Vervolgens verleent de VOORZITTER het woord aan de heer B.M. van OERS, loco-secretaris,
die namens het personeel spreekt.
Sjef, Joke, kinderen, geachte aanwezigen
Sjef, want zo mag ik je na een jarenlange samenwerking ook in dit gezelschap wel aanspreken, als
loco-secretaris van deze gemeente wil ik je namens de medewerkers van harte feliciteren met je
benoeming tot ere-burger van deze gemeente.

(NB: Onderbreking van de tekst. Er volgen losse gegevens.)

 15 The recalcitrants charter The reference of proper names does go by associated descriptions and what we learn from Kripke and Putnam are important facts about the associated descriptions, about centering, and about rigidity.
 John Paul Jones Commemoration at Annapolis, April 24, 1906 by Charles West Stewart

Die hoogste onderscheiding van deze gemeente is een terechte waardering voor je inzet gedurende
die veertig jaar.
Ik ken je goed genoeg om te durven stellen dat je in deze eer ook het personeel wil laten delen.

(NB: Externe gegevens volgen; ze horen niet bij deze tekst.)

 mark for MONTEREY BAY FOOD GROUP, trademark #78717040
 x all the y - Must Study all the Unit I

Een secretaris kan niet goed functioneren zonder een goede relatie met zijn personeel Ik kom daar
later op terug.
Sjef, samen hebben wij onze eerste schreden op onze ambtelijke loopbaan gezet in het oude
raadhuis aan de Raadhuisstraat in 't Ginneken. Toen ik daar een paar jaar later dan jij binnen
kwam als volontair vervulde jij nog je militaire dienstplicht. De Gemeentekrant memoreerde het
al, de werkwijze en de sfeer daar was uniek. Natuurlijk was het een andere tijd - we spreken over
eind jaren vijftig begin jaren zestig - maar soms mag je graag nostalgisch terugdenken aan de
kleinschalige en amicale sfeer met een totaal aantal medewerkers dat de vijftien niet overschreed.
Niet zo zakelijk en minder jachtig als tegenwoordig.
In het nieuwe gemeentehuis trokken wij - toen de heer Bossink secretaris Van Zwol opvolgde -
gezamenlijk op. Jij als hoofd Financiën en ondergetekende, komende van de gemeente Breda, na
een kleine reorganisatie als Hoofd Algemene-, Sociale- en Interne Zaken en de heer Dekkers en
later de heer Van Damme als hoofd Openbare Werken. Toen al tekende zich een andere
werkwijze in het lokale bestuur af in het verlengde daarvan ook in de richting van de medewer
kers. Steeds meer zaken vroegen om een strakkere beleidsmatige aanpak, het fenomeen inspraak
deed zijn intrede en meer in jouw richting betekende dat ook het ontwerpen van beleids- en
investeringsplannen voor de korte en langere termijn. Het moge algemeen bekend zijn dat het
onderdeel Financiën bij jou in uitstekende handen was.
Vierendertig jaar was jij op een creatieve wijze verantwoordelijk voor een evenwichtig financieel
beleid en steeds, ik meen op één keer na, een sluitende begroting. Jij legde als het ware de basis
voor het huidige gezonde financiële klimaat
van de laatste jaren, zonder hiermee het tegenwoordige hoofd van de sector Middelen tekort te
doen. Tenslotte ben jij in deze zeker zijn leermeester geweest.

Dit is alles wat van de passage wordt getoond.